#### PASSAGE TO READ:

+--

Williams served as the host of the red carpet, welcoming old friends like Gene Simmons and Paul Stanley of KISS, and the four members of the Doobie Brothers that were present, including both of their separate lead singers, Michael McDonald and Tom Johnston, as well as longtime Doobie Pat Simmons and multi-instrumentalist John McFee.

Although the Doobies performed through the years with either Michael McDonald or Tom Johnston leading the band, on this night they were all together, though McDonald and Johnston stood at opposite sides, with Simmons, as always, in the middle. Asked if the whole band might reunite, Simmons laughed and said, “Well, you know, we are going to do a show this summer in Sonoma, all of us. But Michael, you know, he is working still on his solo career.”

When asked what makes a song timeless, McDonald didn’t want to take credit. But when I suggested any song with his voice on it, one of the most soulful voices ever heard in pop music, made something timeless, he laughed humbly and said, “When I still got it. I don’t always got it.”

Tom Johnston, who seems not to have aged in decades, said “The best songs write themselves. Sometimes we don’t even know where the riffs come from.

Kevin Kadish, who wrote and produced “All About That Bass” with Meghan Trainor, confirmed that this song was written for fun. “We never thought anyone would want it,” he explained. “We wrote it to make each other laugh. But we never thought it could be a hit.”

+--

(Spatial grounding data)
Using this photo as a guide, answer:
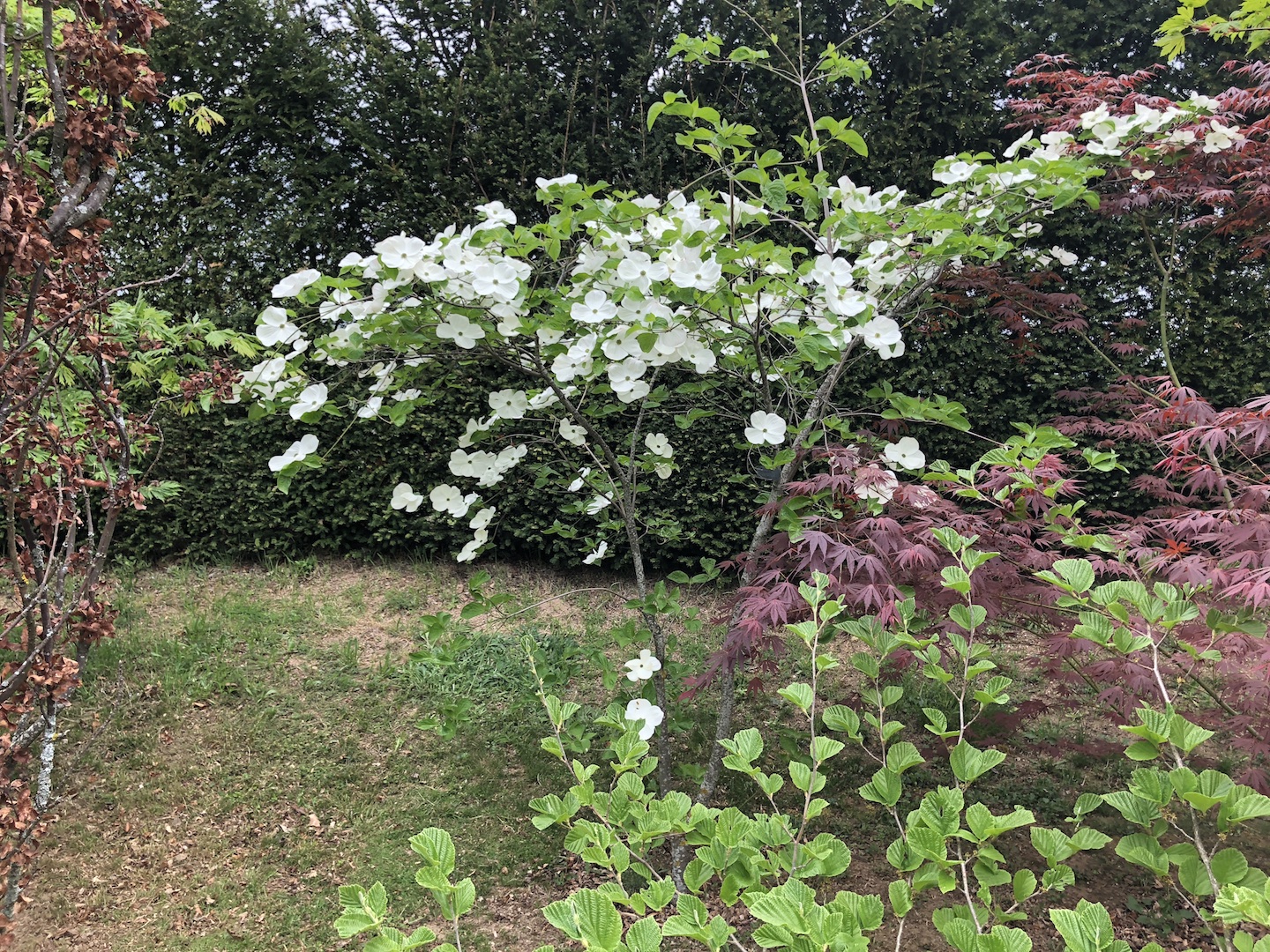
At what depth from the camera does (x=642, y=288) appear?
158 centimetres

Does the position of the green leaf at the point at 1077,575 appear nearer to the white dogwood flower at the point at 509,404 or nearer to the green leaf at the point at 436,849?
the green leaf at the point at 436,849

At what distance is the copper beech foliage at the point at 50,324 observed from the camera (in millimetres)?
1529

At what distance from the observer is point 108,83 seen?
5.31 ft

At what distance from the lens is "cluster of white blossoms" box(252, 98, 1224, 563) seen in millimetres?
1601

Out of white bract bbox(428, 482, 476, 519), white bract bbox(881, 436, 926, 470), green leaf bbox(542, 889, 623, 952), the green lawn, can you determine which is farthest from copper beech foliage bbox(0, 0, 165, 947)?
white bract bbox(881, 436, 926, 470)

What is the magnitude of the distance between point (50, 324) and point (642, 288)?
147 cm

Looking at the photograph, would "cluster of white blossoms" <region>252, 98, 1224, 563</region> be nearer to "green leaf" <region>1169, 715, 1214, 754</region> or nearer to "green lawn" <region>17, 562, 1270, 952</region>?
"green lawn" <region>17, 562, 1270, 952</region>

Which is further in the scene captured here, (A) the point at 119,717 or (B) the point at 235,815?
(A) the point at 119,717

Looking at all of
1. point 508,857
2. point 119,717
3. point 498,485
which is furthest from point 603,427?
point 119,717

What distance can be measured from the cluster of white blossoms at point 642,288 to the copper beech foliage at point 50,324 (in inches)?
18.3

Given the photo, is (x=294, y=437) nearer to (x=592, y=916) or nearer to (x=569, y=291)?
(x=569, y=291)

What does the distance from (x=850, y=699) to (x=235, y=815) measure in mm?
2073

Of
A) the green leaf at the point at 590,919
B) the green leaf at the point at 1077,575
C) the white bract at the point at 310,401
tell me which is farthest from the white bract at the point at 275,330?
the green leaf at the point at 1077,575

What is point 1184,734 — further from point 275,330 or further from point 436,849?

+--

#### STUDY QUESTIONS:
**A)** According to the red carpet article, who wrote and produced "All About That Bass" with Meghan Trainor?
**B)** Pick up the red carpet article from its last sentence and continue it.
You can set aside the spatial grounding data above.

#### RESPONSES TO THE EXERCISE:
**A)** Kevin Kadish.

**B)**
Still they infused it with their great fusion of retro and modern, creating an irresistible record of this unique song. “I love ‘50’s, early ‘60’s and doo-wop music,” he said. “And so does Meghan. I grew up on it and always wanted to play it and never thought I would get the opportunity. You get tired of chasing cuts and sometimes you just want to follow your passion and that’s we did. It was our little side project. We were going for that soda pop era and trying to conjure up that feeling. And educate the kids on what they missed. It’s an amazing era of music that doesn’t exist. Musically, our songs are real music. There’s programming on it but it’s not manufactured.”

Annie Clark, better known as the amazing St. Vincent, was given the Vanguard award for her dynamic records and songs such as “Digital Witness.” It’s the award given to songwriters who have “impacted musical genres that are shaping the future of American music.”

A Berklee alumni known for her distinctively fierce guitar playing, she said she learned to play guitar “from playing along to records, the old-fashioned way. And from watching my uncle Tuck Andress play his guitar.” (Tuck is a respected acoustic guitarist.)

Asked what records she listened to, she said, “Well I like shredders. I listened to bands like Pantera.”

Gene Simmons and Paul Stanley came to accept the ASCAP Founders Award for their decades of song. “I’m humbled,” said Stanley, who pointed not to the visuals, but the songs, at the heart of their success. “From the very beginning it was always about the songs. A band is only as good as its songs. For a band to last forty years it’s not about the smoke and the makeup, you’ve got to have music.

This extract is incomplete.